New year, Old Traditions

On celebrating the new year, with all the promises it brings, let’s dive into how this tradition started in the first place!

By Samyarup Chowdhury

info@thearabianstories.com

Friday, December 30, 2022

Celebrations to mark the beginning of a new year have been around for thousands of years. While in some places these celebrations were an opportunity for people to get together, eat, drink, and have fun, in other areas, the New Year celebrations were linked to the land or astronomical events. For instance, the beginning of the year in Egypt coincided with when the River Nile flooded, which generally happened when the star Sirius rose. Similarly, the Persians and Phoenicians started their new year at the spring equinox, which is around 20 March when the Sun shines more or less directly on the equator and the length of the night and the day are almost the same.

However, the earliest recorded celebration of a new year was around 4,000 years ago in the city of Babylon in ancient Mesopotamia. The Babylonians held their celebrations on the first new moon after the spring equinox and called this festival Akitu (which comes from the word the Sumerians used for barley), which involved a different ritual on each of the 11 days that the celebration lasted. During the celebrations, statues of the gods were carried through the streets of the city, making Babylonians believe that their world had been cleaned to prepare for the new year and a new spring.

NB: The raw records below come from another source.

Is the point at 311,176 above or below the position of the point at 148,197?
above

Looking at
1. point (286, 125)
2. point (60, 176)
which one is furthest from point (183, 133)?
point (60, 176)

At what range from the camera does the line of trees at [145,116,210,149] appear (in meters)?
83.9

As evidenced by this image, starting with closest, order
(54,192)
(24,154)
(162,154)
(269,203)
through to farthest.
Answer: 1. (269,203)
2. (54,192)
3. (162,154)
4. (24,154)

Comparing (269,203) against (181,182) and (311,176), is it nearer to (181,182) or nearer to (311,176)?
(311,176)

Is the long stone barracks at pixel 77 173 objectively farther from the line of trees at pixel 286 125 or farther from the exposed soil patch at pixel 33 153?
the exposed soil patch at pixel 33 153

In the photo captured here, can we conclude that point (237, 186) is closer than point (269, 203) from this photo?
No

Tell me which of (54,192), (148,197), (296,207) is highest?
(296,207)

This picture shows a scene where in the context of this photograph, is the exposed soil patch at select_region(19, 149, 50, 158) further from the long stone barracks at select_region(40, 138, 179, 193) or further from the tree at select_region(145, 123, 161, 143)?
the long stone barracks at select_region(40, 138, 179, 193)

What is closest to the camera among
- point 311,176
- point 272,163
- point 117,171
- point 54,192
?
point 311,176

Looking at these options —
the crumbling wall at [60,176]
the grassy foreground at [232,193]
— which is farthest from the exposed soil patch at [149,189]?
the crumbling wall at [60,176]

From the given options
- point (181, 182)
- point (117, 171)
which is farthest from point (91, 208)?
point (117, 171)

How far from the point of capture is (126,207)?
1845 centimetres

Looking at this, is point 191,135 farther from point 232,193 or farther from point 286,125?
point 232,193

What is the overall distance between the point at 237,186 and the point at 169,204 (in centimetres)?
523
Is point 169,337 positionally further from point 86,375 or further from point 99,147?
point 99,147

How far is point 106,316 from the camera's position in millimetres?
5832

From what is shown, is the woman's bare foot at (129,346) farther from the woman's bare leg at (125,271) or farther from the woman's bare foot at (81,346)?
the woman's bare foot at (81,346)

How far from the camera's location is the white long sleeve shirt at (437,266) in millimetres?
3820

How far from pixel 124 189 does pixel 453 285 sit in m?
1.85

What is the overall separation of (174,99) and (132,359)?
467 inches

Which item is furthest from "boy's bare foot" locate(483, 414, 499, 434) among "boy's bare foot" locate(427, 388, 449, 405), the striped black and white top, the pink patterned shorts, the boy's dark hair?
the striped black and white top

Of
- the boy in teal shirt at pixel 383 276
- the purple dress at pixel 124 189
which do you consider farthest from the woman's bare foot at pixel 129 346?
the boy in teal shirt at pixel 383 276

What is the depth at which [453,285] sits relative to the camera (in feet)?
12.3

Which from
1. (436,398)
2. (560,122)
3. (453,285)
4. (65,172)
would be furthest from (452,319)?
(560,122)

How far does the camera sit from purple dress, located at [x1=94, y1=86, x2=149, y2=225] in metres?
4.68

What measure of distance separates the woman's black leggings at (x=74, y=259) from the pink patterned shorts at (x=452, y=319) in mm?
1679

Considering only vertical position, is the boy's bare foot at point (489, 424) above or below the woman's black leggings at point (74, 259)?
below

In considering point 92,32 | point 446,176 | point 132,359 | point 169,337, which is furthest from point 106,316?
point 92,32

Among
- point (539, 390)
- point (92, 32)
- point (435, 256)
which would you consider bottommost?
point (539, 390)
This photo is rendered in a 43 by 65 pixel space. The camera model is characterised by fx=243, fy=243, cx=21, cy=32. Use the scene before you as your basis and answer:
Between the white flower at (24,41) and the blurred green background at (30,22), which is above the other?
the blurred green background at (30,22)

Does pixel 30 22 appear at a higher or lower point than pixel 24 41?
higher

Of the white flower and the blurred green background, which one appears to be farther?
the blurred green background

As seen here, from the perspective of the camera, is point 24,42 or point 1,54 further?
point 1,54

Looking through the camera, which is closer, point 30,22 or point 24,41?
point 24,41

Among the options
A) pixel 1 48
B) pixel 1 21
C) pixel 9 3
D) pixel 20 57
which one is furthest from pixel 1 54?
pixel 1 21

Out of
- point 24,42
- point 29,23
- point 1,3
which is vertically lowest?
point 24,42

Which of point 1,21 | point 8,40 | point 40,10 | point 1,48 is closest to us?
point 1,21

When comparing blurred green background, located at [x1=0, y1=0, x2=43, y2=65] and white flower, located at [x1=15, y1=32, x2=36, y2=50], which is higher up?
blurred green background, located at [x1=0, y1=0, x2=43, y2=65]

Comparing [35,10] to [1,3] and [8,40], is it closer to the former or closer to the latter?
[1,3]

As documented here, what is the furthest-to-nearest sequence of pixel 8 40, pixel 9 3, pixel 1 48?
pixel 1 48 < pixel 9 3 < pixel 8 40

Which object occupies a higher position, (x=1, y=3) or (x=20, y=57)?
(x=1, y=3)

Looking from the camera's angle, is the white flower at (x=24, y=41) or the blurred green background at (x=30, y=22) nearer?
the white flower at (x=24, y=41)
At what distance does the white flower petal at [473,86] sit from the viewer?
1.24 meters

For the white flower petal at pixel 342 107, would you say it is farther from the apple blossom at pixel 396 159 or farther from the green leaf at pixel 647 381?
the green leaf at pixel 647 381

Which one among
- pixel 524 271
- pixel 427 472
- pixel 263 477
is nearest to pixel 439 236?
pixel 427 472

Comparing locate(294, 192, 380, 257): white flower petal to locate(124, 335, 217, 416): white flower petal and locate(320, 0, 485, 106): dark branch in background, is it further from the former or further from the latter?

But the shift towards celebrating New Year’s Eve on 31st December and New Year on 1st January came much later, during the reign of the Roman Monarch Julius Caesar. The Julian Calendar was the first to decree the 1st of January as the first day of the year. The early Roman calendar, created by Romulus, the founder of Rome, in the eighth century B.C., consisted of 10 months and 304 days, with each new year beginning at the vernal equinox. The months of Januarius and Februarius were added later by the Roman king Numa Pompilius. However, the calendar soon fell out of sync with the sun, and in order to realign the Roman calendar, Julius Caesar, the then Monarch, consulted the most prominent astronomers and mathematicians and added 90 extra days to the year 46 B.C. when he introduced his new Julian calendar, which closely resembles the more modern Gregorian calendar that most countries use today. As part of his reform, Caesar instituted January 1 as the first day of the year, partly to honor the month’s namesake: Janus, the Roman god of beginnings.